#### Work required:
In the material below, pictures must be dropped. Repeat exactly, and only, the lines from the line with "醉天下酒：品味价格、文化内涵与人生哲理" to the line with "Kasey Chambers &", both ends included.

#### Source records:

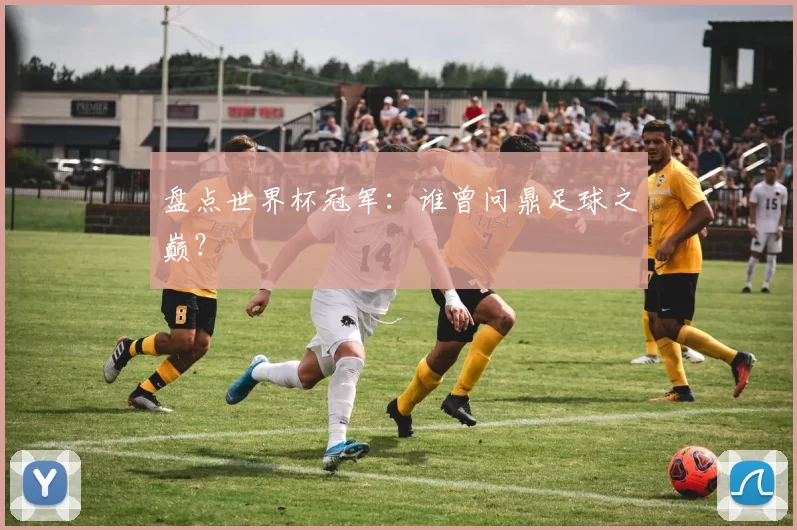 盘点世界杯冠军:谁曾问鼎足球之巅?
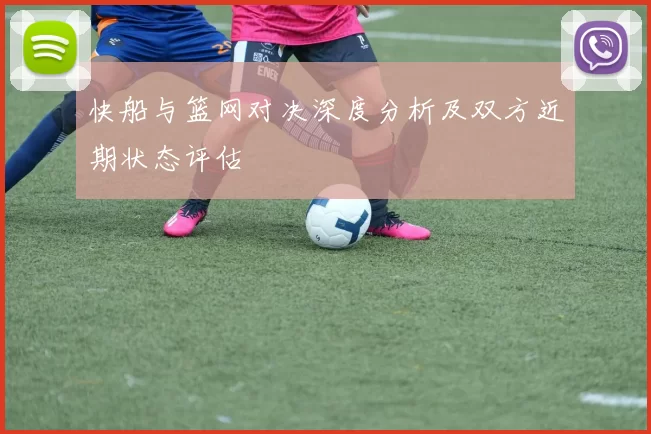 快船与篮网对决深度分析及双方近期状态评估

* * *

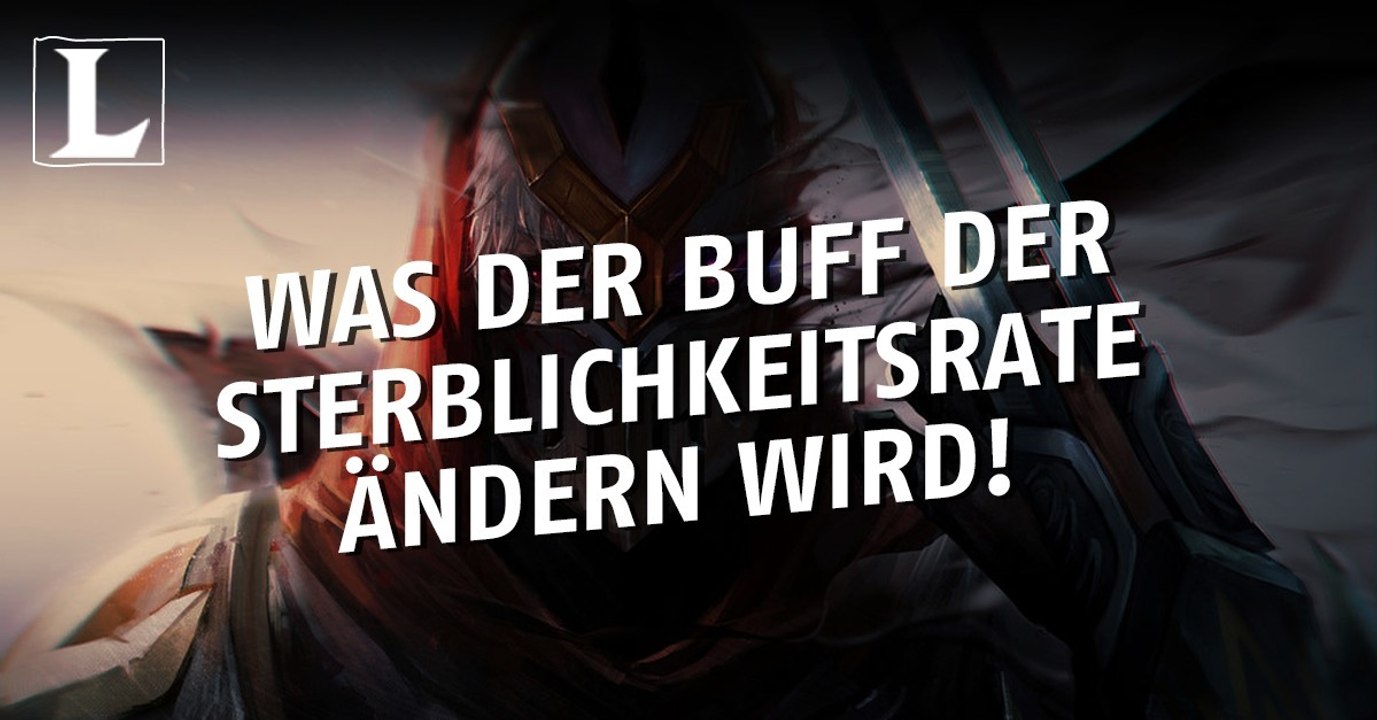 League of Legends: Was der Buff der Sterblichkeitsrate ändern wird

==

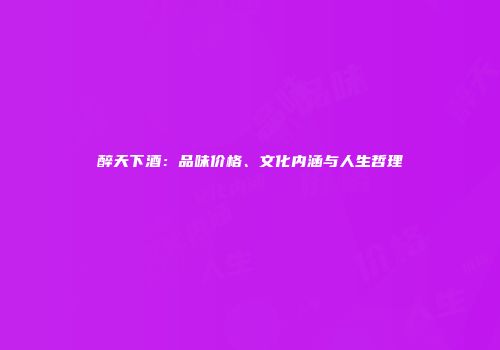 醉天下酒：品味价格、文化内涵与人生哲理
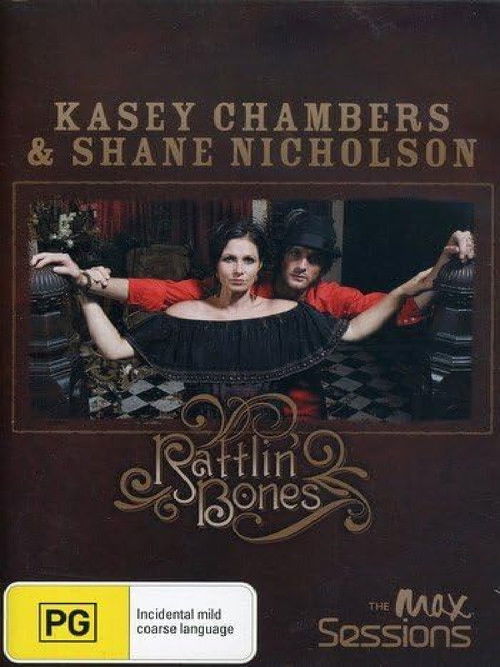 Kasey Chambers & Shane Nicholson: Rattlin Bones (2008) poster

#### Written response:
 醉天下酒：品味价格、文化内涵与人生哲理
 Kasey Chambers & Shane Nicholson: Rattlin Bones (2008) poster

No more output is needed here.